* **WHAT IS ASKED**:
**a)** Could you update the satire on Bush and King Abdullah by restating it from "There are now" up to and including "April 20, 2013)", with "Financial aid" replaced by "Funding"?
**b)** Can you carry the satire on Bush, King Abdullah and the bin Laden family further, picking up after its final sentence?

* **TEXT EXTRACT**:
Is Kissing a “State Sponsor of Terrorism” a “Terrorist Act”?

Political satire. George W. Bush and the Late King Abdullah of Saudi Arabia

Theme:

First published by Global Research on February 28, 2018

In the immediate wake of the 9/11 attacks, George W. Bush stated in no uncertain terms that  “State sponsors of terrorism” would be considered as “terrorists”.

“We will make no distinction between the terrorists who committed these acts and those who harbor them”.

But there is always an “Exception that the Proves the Rule”  and that is George W. Bush himself. 

When George W. Bush respectfully kisses King Abdullah of Saudi Arabia, does this mean that Dubya could –by some stretch of the imagination– be considered a “suspected terrorist”, who should never have been elected president of the United States of America?

The answer is negative: Kissing  “State sponsors of terrorism” on the mouth is not defined by the FBI as “suspicious behavior”.

The Global War on Terrorism’s  “New Normal“: “Good Guy” Terrorists

Establishing political ties with “State sponsors of terrorism”  is now considered to be part of a “New Normal”, a humanitarian endeavor intent upon spreading  American democracy Worldwide.

NATO  calls it  “Responsibility to Protect” (R2P).

John Kerry concurs:  financial aid to Syria’s Al Nusra, an affiliate of Al Qaeda is part of an R2P mandate.

There are now “‘good guy terrorists” and “bad guy terrorists”.

Financial aid is channeled to Al Qaeda “good guy terrorists” to protect Syrians against the terrorists  (New York Times,  April 20, 2013)

 Al Nusra  “Good Guy Terrorists” supported by John Kerry

The Bush and bin Laden Families

Now let us turn our attention to the Bin Laden Family.

The Bushes and bin Ladens are long-time friends.

We know that the late Osama bin Laden was a “bad guy”:  “Enemy Number One”.

He is a disgrace to members of the bin Laden family, who reluctantly provided him with “pocket money”, which was used to develop Al Qaeda (The Base).  He is referred to as a “Black Sheep”.

There is nothing wrong, therefore, in socializing and doing business with family members of terror mastermind Osama bin Laden, including the late Salem bin Laden and Shafiq bin Laden of the Carlyle Group.

Its all part of a “good guys project” of going after Osama,  the “Black Sheep”,  and waging the “Global War on Terrorism”.

Confirmed by the Washington Post, “fellow investors” of the Carlyle Group Osama’s brother Shafiq bin Laden and former President H.G.W. Bush met at the Ritz-Carlton Hotel one day before 9/11 (see image below):

It didn’t help that as the World Trade Center burned on Sept. 11, 2001, the news interrupted a Carlyle business conference at the Ritz-Carlton Hotel here attended by a brother of Osama bin Laden [Shafiq bin Laden]. Former president Bush [senior, seem image above], a fellow investor, had been with him at the conference the previous day. (Greg Schneider, Pairing the Powerful With the Rich, Washington Post, March 16, 2003)

* **SUPPLIED DATA**:
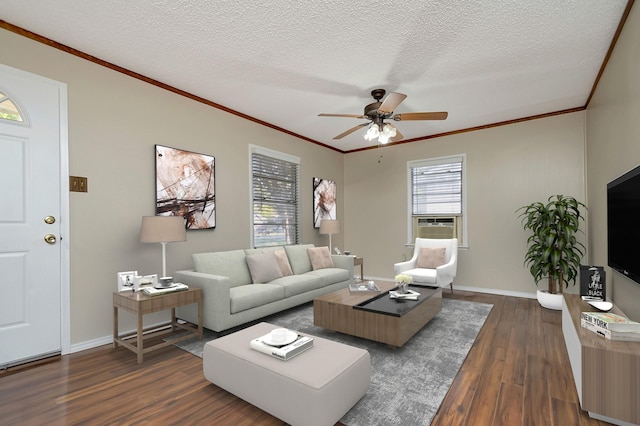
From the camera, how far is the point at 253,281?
393 centimetres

* **RESPONSES IN ORDER**:
**a)**
There are now “‘good guy terrorists” and “bad guy terrorists”.

Funding is channeled to Al Qaeda “good guy terrorists” to protect Syrians against the terrorists  (New York Times,  April 20, 2013)

**b)**
 

Shafiq bin Laden, Osama’s  brother and member of the Carlyle Group meets George H. W. Bush

at Ritz Carlton on September 10, 2001  (Source: Michael Moore, Fahrenheit 911)

Launched on September 11, 2001, President George W. Bush is the political architect of the “Global War on Terrorism” commonly referred to as GWOT. 

On the evening of September 11, 2001, president George W. Bush pronounced a historic speech in which he defined the relationship between “terrorists’ and “state sponsors of terrorism”:

The search is underway for those who are behind these evil acts. I’ve directed the full resources of our intelligence and law enforcement communities to find those responsible and to bring them to justice. We will make no distinction between the terrorists who committed these acts and those who harbor them. 

In a subsequent address to the joint session of the House of Representatives and the Senate on September 20, 2001:

“We will starve terrorists of funding, turn them one against another, drive them from place to place, until there is no refuge or no rest. And we will pursue nations that provide aid or safe haven to terrorism. Every nation, in every region, now has a decision to make. Either you are with us, or you are with the terrorists. (Applause.) From this day forward, any nation that continues to harbor or support terrorism will be regarded by the United States as a hostile regime [state sponsor of terrorism].

Every nation in every region now has a decision to make. Either you are with us, or you are with the terrorists.” – President George W. Bush, 20 September 2001

Now let us pause and reflect

Bush seems to be caught up in the contradictions of his own political rhetoric, the  “either you are with us or you are with the terrorists” conundrum:

“I am with myself and I am also with the terrorists”

The House of Saud provides financial aid to the terrorists. And so does the bin Laden family. Worst Case scenario:  There may be a “conflict of interest”.

According to The Washington based CATO Institute (November 2001) Saudi Arabia is a “prime sponsor of terrorism”

The U.S. government has warned that it will treat regimes that harbor or assist terrorist organizations the same way that it treats the organizations themselves. Yet if Washington is serious about that policy, it ought to regard Saudi Arabia as a prime sponsor of international terrorism. Indeed, that country should have been included for years on the U.S. State Department’s annual list of governments guilty of sponsoring terrorism.

The One Trillion Dollar Foreign Policy Question

What is  ultimately involved is that the US government is the ultimate “state sponsor” of those who sponsor terrorism.

The US government supports the House of Saud. In turn, the Saudi monarchy supports Al Qaeda.

It follows pari passu:  the US government is a “State sponsor of Terrorism”.  QED.

“Either you are with us, or you are with the terrorists.”

Bear in mind Dubya is asking the question.

And now we are asking you, our readers, the question:

Is Dubya  “with us”, or “with the terrorists.” either/or, both or neither?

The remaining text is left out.